The active funds are those that have made at least one investment since 2009.
The so-called zombies broadly refer to those investment funds that have become inactive and are not expected to make a profit on the investments they made.
Globally, 1,200 PE funds (worth $116 billion) are classified as zombie, according to data from industry tracker Preqin. Asia accounts for about 10% of the assets under management.
“Limited partners (or LPs, investors in venture capital and PE funds) are discouraging general partners (GPs) from investing in India,” said Vikram Utamsingh, an independent PE expert, adding that the Indian PE market has become unattractive. “The smaller population of PE firms that remain active in India are either the ones who have seen success here or those who have invested heavily and are waiting for exits.”
Experts say investors had been betting on the Indian dream, given a growing economy, young consumption-driven demographics, and aspirational middle class, among others reasons. “In the last couple of years, investors have done a reality check. The policy quagmire, distrust in the political and judicial systems, and a long line of scams have definitely given pause to the enthusiasm that once existed around India,” said Mohanjit Jolly, managing director, DFJ India, a venture capital firm which has gone slow on investing in the country.
“With the number of companies in the portfolio, it made sense for the firm (DFJ India) to more actively manage the existing investments rather than be aggressive about new ones,” said Jolly.
Investment funds normally shy away from allocating additional capital to a particular geography until the earlier investments have returned capital—and this is what is resulting in a lower investment allocation towards India.
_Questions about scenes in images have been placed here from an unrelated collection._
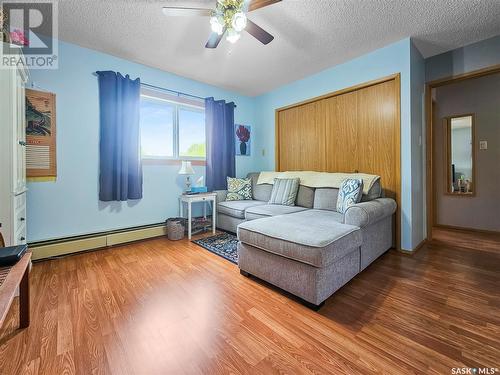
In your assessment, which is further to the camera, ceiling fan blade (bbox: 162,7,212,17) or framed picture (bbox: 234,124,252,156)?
framed picture (bbox: 234,124,252,156)

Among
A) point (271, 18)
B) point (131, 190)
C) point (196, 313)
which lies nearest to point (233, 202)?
point (131, 190)

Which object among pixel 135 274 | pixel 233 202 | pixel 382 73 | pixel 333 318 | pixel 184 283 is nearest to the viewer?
pixel 333 318

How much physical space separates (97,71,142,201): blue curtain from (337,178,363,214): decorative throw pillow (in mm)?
2613

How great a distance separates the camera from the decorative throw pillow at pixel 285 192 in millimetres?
3109

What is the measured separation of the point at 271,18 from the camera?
7.02ft

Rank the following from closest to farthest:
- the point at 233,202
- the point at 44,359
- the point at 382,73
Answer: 1. the point at 44,359
2. the point at 382,73
3. the point at 233,202

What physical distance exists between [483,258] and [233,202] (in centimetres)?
306

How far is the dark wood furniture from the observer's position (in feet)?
2.81

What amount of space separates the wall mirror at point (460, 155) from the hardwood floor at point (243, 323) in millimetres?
1978

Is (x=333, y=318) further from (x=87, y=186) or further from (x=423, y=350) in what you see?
(x=87, y=186)

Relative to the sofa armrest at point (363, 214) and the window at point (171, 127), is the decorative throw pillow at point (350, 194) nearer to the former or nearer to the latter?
Result: the sofa armrest at point (363, 214)

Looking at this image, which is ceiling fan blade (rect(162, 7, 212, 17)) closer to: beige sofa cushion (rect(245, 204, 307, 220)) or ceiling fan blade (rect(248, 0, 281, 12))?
ceiling fan blade (rect(248, 0, 281, 12))

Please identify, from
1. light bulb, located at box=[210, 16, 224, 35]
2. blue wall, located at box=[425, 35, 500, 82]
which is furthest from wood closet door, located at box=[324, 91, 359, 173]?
light bulb, located at box=[210, 16, 224, 35]

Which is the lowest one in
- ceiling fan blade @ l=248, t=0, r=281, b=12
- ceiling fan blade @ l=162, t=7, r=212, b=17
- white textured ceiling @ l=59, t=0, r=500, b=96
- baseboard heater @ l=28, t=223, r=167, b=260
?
baseboard heater @ l=28, t=223, r=167, b=260
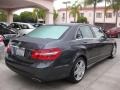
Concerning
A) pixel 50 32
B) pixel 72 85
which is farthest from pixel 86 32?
pixel 72 85

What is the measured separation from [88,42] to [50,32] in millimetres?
1109

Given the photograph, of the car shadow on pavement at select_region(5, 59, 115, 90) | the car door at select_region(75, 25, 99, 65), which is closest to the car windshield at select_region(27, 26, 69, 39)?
the car door at select_region(75, 25, 99, 65)

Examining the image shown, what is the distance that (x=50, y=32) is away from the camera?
17.1ft

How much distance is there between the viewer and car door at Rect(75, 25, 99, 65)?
529 cm

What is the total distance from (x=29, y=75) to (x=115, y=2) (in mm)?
24089

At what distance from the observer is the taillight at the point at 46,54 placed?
425cm

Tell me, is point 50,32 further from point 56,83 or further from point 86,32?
point 56,83

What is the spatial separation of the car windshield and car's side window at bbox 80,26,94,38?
573 millimetres

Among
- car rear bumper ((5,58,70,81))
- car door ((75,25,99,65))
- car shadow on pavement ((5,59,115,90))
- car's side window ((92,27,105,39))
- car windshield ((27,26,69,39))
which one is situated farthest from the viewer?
car's side window ((92,27,105,39))

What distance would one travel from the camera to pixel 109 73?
19.6 ft

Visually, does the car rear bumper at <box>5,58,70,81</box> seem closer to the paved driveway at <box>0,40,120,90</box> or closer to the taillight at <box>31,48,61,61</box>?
the taillight at <box>31,48,61,61</box>

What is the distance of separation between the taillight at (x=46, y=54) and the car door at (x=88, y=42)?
2.90 feet

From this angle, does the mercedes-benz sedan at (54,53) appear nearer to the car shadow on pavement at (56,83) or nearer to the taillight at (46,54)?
the taillight at (46,54)

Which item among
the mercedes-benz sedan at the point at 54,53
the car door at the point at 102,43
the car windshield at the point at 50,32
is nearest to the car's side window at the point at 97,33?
the car door at the point at 102,43
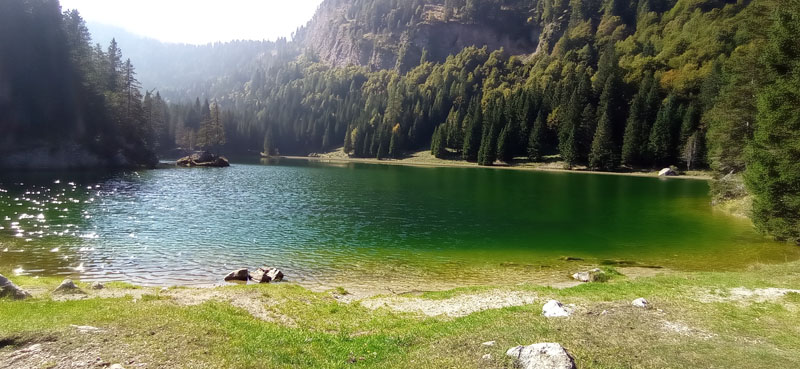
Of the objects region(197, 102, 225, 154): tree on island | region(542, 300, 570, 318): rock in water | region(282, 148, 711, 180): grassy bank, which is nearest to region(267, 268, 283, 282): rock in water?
region(542, 300, 570, 318): rock in water

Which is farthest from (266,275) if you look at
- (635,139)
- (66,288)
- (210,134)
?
(210,134)

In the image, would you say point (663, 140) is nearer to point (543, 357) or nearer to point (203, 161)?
point (543, 357)

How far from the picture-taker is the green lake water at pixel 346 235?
2623 centimetres

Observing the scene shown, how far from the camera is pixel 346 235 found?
36406mm

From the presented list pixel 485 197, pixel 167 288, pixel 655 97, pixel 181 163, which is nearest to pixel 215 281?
pixel 167 288

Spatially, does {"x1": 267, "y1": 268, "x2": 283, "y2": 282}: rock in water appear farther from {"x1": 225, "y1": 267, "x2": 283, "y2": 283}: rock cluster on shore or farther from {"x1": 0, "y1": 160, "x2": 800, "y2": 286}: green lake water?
{"x1": 0, "y1": 160, "x2": 800, "y2": 286}: green lake water

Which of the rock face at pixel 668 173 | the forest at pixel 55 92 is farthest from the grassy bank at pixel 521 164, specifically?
the forest at pixel 55 92

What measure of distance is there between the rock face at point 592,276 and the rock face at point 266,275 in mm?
18501

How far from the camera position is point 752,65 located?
144ft

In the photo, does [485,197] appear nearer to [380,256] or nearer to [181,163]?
[380,256]

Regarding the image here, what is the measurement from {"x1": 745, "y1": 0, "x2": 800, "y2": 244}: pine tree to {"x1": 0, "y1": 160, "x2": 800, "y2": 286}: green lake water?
2402 millimetres

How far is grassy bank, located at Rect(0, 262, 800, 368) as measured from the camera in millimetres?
10336

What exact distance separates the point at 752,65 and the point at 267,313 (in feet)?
186

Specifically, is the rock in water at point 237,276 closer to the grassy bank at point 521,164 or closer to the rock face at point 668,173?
the grassy bank at point 521,164
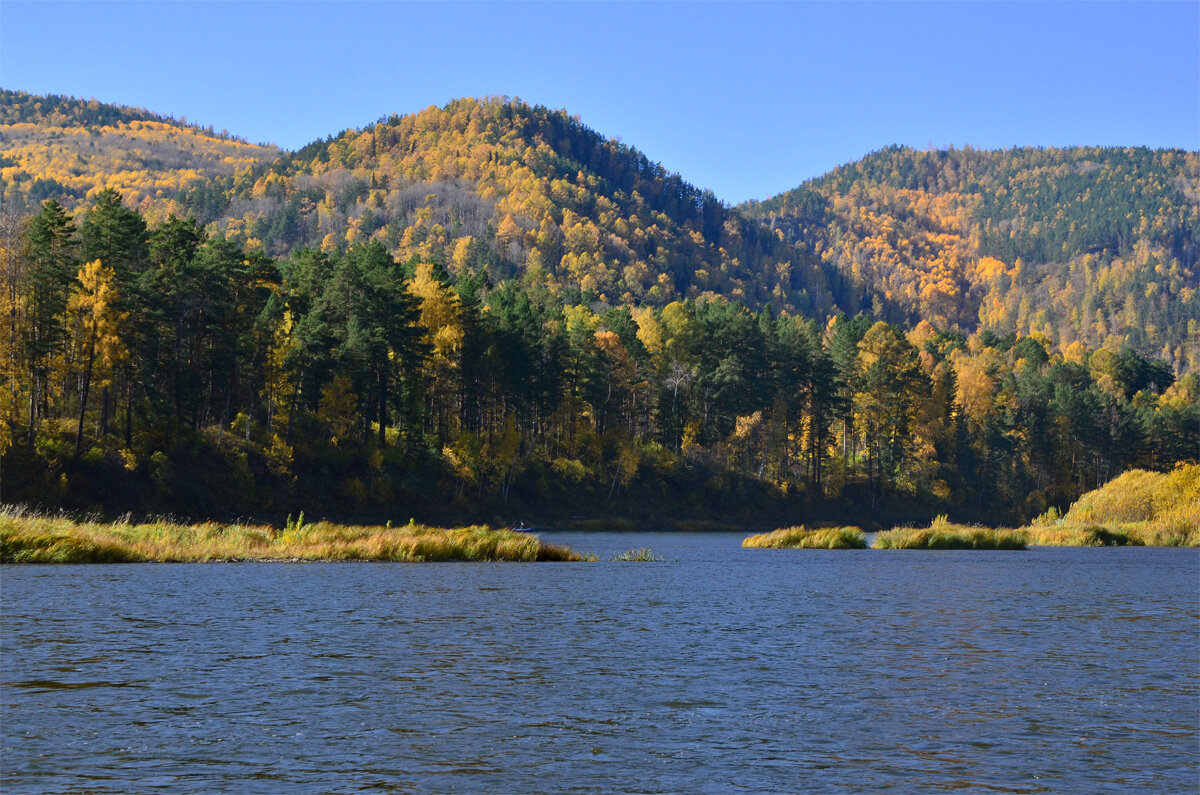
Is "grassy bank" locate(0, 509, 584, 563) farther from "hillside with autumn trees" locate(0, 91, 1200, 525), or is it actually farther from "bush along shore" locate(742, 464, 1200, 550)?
"hillside with autumn trees" locate(0, 91, 1200, 525)

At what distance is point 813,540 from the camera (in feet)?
255

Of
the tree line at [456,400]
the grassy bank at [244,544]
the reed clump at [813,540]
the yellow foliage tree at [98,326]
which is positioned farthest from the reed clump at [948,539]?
the yellow foliage tree at [98,326]

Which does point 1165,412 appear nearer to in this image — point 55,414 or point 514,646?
point 55,414

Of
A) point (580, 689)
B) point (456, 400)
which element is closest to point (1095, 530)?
point (456, 400)

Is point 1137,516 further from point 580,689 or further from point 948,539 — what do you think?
point 580,689

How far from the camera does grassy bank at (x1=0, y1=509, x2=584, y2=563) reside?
46.9 m

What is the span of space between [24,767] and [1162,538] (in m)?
84.8

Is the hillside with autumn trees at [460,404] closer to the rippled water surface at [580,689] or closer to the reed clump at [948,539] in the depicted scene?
the reed clump at [948,539]

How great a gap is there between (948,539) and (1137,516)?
75.4ft

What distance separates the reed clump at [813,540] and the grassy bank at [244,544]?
22267mm

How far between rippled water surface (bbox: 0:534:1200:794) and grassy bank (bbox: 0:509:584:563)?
17.9ft

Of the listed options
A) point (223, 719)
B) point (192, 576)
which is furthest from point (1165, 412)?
point (223, 719)

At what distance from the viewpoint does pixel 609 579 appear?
4850 centimetres

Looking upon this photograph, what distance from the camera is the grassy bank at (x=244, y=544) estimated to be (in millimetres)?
46906
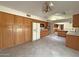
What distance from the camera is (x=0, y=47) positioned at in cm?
545

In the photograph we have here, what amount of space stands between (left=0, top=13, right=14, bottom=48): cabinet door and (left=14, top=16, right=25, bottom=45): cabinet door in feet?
1.60

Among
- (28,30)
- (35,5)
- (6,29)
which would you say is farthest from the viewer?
(28,30)

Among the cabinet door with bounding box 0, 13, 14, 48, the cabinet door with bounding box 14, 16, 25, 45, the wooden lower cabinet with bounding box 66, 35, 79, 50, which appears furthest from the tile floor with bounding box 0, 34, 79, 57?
the cabinet door with bounding box 14, 16, 25, 45

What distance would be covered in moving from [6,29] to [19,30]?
149 cm

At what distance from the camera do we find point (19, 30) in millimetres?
7270

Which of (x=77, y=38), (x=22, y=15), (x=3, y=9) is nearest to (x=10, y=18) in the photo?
(x=3, y=9)

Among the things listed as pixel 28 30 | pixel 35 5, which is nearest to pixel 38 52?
pixel 35 5

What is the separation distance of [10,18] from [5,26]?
2.27 feet

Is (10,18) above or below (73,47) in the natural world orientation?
above

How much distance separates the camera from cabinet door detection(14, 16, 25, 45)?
22.6ft

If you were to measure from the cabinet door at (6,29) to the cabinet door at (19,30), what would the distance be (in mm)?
489

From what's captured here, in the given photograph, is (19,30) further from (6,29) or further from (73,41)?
(73,41)

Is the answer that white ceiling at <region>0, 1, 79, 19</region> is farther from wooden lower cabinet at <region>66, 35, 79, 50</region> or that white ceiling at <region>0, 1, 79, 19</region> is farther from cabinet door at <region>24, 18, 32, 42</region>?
cabinet door at <region>24, 18, 32, 42</region>

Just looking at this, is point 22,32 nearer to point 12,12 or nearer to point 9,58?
point 12,12
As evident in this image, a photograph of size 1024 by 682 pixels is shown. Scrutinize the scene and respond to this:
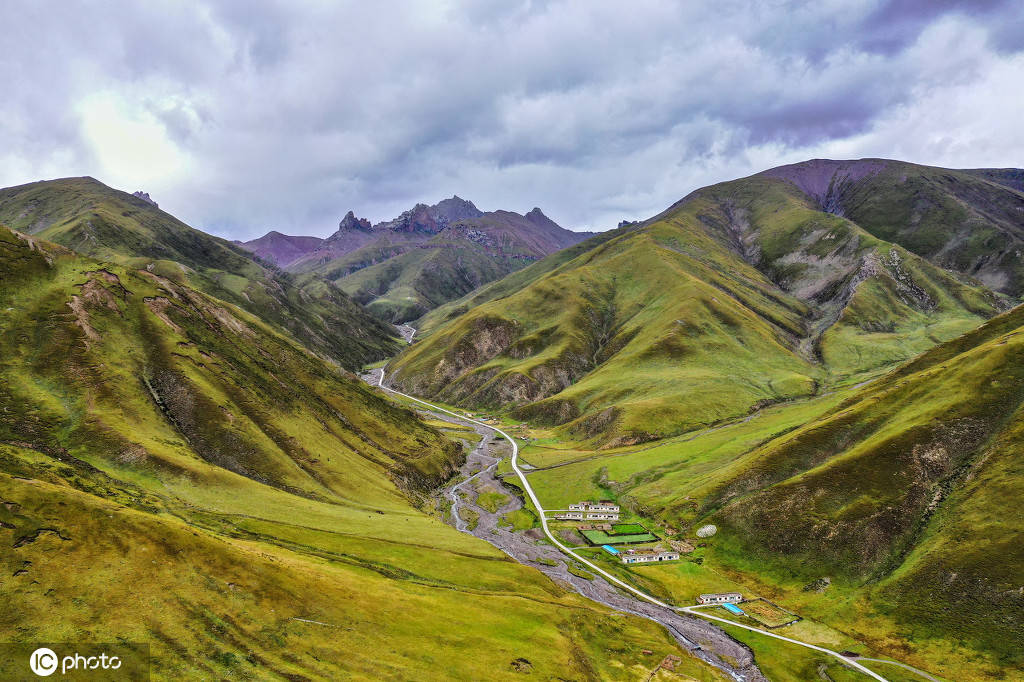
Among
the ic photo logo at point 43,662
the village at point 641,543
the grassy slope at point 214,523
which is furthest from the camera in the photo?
the village at point 641,543

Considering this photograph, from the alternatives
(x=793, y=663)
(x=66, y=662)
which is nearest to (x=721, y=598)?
(x=793, y=663)

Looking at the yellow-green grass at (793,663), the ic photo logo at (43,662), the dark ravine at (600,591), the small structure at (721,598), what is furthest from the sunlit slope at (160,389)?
the yellow-green grass at (793,663)

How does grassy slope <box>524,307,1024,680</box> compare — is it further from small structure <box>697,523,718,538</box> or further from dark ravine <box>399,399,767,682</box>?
dark ravine <box>399,399,767,682</box>

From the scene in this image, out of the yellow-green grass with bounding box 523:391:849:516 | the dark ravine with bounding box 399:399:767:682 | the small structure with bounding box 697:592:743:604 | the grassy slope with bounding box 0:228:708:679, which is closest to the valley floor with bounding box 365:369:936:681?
the dark ravine with bounding box 399:399:767:682

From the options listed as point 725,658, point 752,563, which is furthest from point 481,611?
point 752,563

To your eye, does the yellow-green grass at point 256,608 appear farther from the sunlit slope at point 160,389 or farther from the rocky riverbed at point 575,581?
the sunlit slope at point 160,389

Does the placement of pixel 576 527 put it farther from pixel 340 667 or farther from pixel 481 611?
pixel 340 667
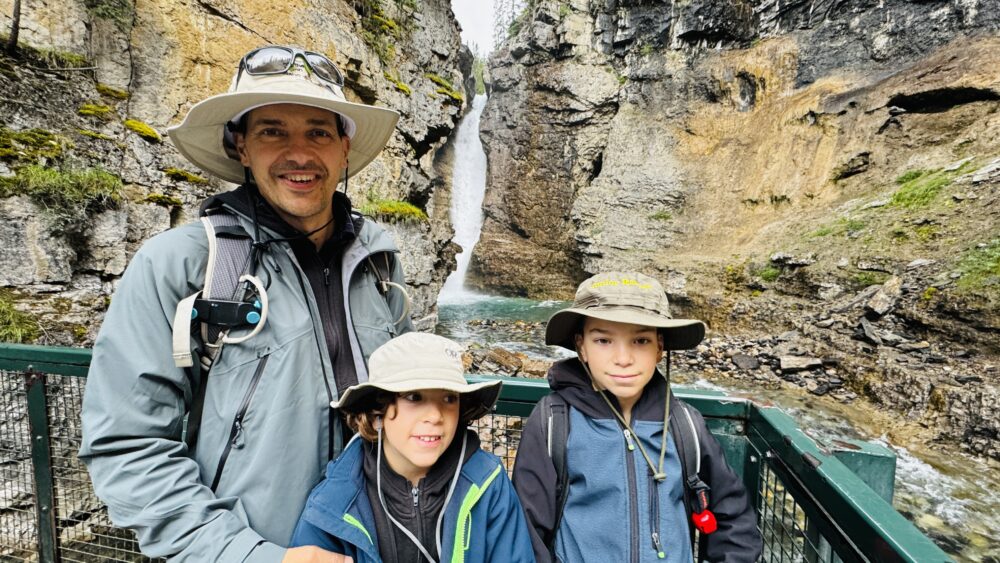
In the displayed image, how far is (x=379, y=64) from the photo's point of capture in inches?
475

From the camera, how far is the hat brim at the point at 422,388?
64.7 inches

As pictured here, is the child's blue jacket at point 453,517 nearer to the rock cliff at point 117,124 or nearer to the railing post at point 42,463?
the railing post at point 42,463

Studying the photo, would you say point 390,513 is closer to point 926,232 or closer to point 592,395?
point 592,395

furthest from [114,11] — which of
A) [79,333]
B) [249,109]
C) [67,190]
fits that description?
[249,109]

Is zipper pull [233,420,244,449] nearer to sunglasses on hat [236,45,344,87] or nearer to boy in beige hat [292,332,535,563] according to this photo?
boy in beige hat [292,332,535,563]

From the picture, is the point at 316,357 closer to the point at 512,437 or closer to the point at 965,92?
the point at 512,437

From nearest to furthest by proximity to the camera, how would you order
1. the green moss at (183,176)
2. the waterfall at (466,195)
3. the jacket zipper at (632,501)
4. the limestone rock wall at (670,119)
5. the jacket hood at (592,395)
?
the jacket zipper at (632,501) → the jacket hood at (592,395) → the green moss at (183,176) → the limestone rock wall at (670,119) → the waterfall at (466,195)

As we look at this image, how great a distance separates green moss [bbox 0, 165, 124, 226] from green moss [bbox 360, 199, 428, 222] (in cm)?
458

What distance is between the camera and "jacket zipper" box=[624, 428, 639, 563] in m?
1.87

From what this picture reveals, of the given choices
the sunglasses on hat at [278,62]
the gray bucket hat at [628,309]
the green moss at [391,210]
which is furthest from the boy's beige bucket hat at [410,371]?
the green moss at [391,210]

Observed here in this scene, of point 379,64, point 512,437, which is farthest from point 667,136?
point 512,437

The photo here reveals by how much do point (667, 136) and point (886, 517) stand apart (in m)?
25.7

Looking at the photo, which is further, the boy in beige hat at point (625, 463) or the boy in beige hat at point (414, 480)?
the boy in beige hat at point (625, 463)

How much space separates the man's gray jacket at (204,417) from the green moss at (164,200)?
6.73 metres
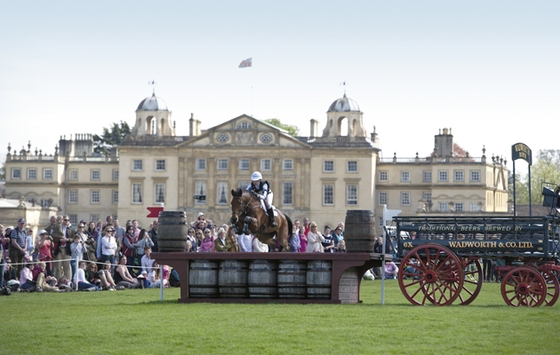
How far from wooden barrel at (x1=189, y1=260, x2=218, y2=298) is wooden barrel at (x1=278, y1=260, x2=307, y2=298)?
1.08 meters

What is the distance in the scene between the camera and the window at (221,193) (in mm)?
99875

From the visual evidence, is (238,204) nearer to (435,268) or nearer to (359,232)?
(359,232)

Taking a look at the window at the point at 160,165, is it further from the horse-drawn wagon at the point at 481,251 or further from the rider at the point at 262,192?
the horse-drawn wagon at the point at 481,251

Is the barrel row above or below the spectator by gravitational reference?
below

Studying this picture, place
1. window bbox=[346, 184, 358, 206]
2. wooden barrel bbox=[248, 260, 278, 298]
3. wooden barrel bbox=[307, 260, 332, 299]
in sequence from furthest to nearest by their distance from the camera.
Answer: window bbox=[346, 184, 358, 206]
wooden barrel bbox=[248, 260, 278, 298]
wooden barrel bbox=[307, 260, 332, 299]

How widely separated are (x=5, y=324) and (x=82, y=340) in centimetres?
245

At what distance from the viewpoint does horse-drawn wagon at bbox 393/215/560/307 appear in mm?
17422

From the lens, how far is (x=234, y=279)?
18125 millimetres

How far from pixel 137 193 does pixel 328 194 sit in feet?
55.5

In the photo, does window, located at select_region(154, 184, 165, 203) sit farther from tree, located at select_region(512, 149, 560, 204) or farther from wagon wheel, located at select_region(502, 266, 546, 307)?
wagon wheel, located at select_region(502, 266, 546, 307)

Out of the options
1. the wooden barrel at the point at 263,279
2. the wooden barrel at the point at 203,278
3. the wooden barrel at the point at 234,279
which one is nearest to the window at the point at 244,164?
the wooden barrel at the point at 203,278

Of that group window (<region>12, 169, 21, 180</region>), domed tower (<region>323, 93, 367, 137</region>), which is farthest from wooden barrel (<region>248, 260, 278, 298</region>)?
window (<region>12, 169, 21, 180</region>)

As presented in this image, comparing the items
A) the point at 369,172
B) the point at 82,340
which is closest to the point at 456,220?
the point at 82,340

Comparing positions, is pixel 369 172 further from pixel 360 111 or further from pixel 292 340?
pixel 292 340
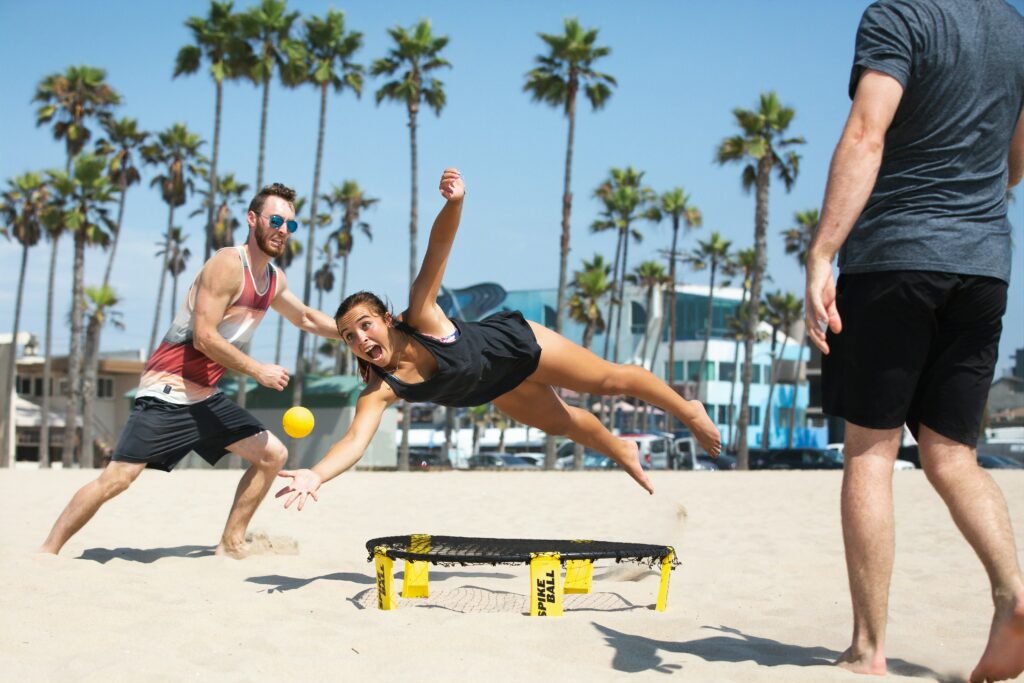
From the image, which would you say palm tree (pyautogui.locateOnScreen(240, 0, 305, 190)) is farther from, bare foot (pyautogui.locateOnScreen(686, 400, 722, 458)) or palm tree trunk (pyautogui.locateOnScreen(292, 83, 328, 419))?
bare foot (pyautogui.locateOnScreen(686, 400, 722, 458))

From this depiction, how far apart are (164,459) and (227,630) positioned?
7.55 feet

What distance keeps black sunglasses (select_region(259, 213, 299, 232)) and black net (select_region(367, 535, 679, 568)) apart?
1.93 metres

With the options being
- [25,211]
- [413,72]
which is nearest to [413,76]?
[413,72]

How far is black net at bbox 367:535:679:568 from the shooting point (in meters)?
4.55

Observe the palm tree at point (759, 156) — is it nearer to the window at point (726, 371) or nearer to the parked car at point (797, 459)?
the parked car at point (797, 459)

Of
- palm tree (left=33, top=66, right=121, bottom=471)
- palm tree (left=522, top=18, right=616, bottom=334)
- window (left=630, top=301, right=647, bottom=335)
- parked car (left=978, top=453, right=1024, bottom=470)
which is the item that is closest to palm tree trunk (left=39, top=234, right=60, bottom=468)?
palm tree (left=33, top=66, right=121, bottom=471)

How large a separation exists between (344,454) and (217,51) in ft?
113

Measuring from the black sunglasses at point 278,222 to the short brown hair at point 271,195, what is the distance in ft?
0.37

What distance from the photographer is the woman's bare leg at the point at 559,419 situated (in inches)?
199

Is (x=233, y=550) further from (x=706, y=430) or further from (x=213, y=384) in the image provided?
(x=706, y=430)

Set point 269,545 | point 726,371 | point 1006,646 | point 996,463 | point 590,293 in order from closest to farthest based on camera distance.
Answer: point 1006,646, point 269,545, point 996,463, point 590,293, point 726,371

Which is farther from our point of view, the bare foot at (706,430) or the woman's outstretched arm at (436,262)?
the bare foot at (706,430)

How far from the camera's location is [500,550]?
498 cm

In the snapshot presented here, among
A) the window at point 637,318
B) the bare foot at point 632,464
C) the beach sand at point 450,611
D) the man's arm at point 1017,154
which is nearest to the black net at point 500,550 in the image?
the beach sand at point 450,611
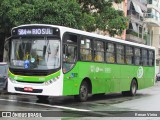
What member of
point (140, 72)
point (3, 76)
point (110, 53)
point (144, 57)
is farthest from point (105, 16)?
point (3, 76)

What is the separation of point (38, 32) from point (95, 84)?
4.00m

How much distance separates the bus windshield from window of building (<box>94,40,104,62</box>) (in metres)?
3.04

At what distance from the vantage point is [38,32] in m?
15.9

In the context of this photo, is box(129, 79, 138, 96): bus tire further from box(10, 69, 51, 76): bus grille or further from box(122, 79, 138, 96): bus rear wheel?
box(10, 69, 51, 76): bus grille

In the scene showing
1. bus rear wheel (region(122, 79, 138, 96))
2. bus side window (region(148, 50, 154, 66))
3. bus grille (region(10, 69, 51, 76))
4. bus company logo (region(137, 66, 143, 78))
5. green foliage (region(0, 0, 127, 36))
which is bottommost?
bus rear wheel (region(122, 79, 138, 96))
In 2012, the total fund value allocated to India was only $3.5 billion, compared with $6.8 billion in 2011, according to Bain and Co.’s India Private Equity Report 2013. Experts say the majority of those which have become inactive are the ones which entered India after seeing the success of first movers. “Mostly these are the funds that don’t have large allocations for India. They were exploring the market and entered it late. They dabbled with the Indian market,” said Utamsingh, adding that, in his view, they won’t be back in a hurry.
Firms that did not invest in the period between January 2009 and June 2012, as identified by VCCEdge, include global firms Och-Ziff Capital Management Group Llc, Avenue Capital Group, PineBridge Capital, Blue Ridge Capital Llc and Rutley Capital Partners Llp. Domestic funds include Unitech International Real Estate Fund, CapitaRetail India Development Fund, Urban Infrastructure Opportunities Fund and Crossover Trusts.
According to a Unitech spokesperson, they shelved the fund-raising plans after Unitech decided not to go ahead with its Mumbai development plans. Unitech had raised a small capital but returned it to individual investors once the fund raising plans were shelved, he said.
Experts say while there are various reasons for funds to become inactive in a particular geography, it does indicate a lack of confidence in that market. An investment fund can become inactive as it could be in a fund-raising mode but could not get a closure. Equally, there are instances where a fund manager has been able to get a successful first closure and then made a few investments, but was unable to go beyond that stage. A third scenario includes LPs requesting GPs to be more cautious with new investments.
“Inactivity has to have a reason. It could indicate a lack of confidence or it could also mean LPs themselves don’t have capital. It could even indicate that LPs are short on making good on their commitments,” said Avinash Gupta, senior director and leader, financial advisory, Deloitte Touche Tohmatsu Ltd in India.
According to Gupta, there will be activity from those who invest from global or regional fund. “It’s ambitious to expect new funds to enter Indian markets right now,” Gupta said.
Meanwhile, deal-makers say India’s long-term outlook remains positive. “Investors are seeing value in the long term. Right now, sentiments are not positive but India is a great opportunity in the long term,” said Harish H.V., partner, India leadership team, Grant Thornton.